→ **Records excerpted from a collection**
==================================================
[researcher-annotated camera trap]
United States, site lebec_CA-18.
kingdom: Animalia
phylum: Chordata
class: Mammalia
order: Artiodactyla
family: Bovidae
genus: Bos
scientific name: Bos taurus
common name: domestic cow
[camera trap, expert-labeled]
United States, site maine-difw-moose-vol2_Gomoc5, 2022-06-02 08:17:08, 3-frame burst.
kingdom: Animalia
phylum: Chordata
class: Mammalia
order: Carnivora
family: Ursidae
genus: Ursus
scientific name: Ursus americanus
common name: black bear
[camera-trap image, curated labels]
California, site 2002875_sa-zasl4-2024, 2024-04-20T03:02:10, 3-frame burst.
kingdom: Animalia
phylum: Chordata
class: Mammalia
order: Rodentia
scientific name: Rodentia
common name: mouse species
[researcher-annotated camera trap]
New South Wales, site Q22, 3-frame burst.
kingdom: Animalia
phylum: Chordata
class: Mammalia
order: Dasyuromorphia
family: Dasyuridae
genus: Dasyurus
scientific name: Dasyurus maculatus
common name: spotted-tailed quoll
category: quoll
==================================================
Each entry above has to be duplicated exactly as it stands.

[researcher-annotated camera trap]
United States, site lebec_CA-18.
kingdom: Animalia
phylum: Chordata
class: Mammalia
order: Artiodactyla
family: Bovidae
genus: Bos
scientific name: Bos taurus
common name: domestic cow
[camera trap, expert-labeled]
United States, site maine-difw-moose-vol2_Gomoc5, 2022-06-02 08:17:08, 3-frame burst.
kingdom: Animalia
phylum: Chordata
class: Mammalia
order: Carnivora
family: Ursidae
genus: Ursus
scientific name: Ursus americanus
common name: black bear
[camera-trap image, curated labels]
California, site 2002875_sa-zasl4-2024, 2024-04-20T03:02:10, 3-frame burst.
kingdom: Animalia
phylum: Chordata
class: Mammalia
order: Rodentia
scientific name: Rodentia
common name: mouse species
[researcher-annotated camera trap]
New South Wales, site Q22, 3-frame burst.
kingdom: Animalia
phylum: Chordata
class: Mammalia
order: Dasyuromorphia
family: Dasyuridae
genus: Dasyurus
scientific name: Dasyurus maculatus
common name: spotted-tailed quoll
category: quoll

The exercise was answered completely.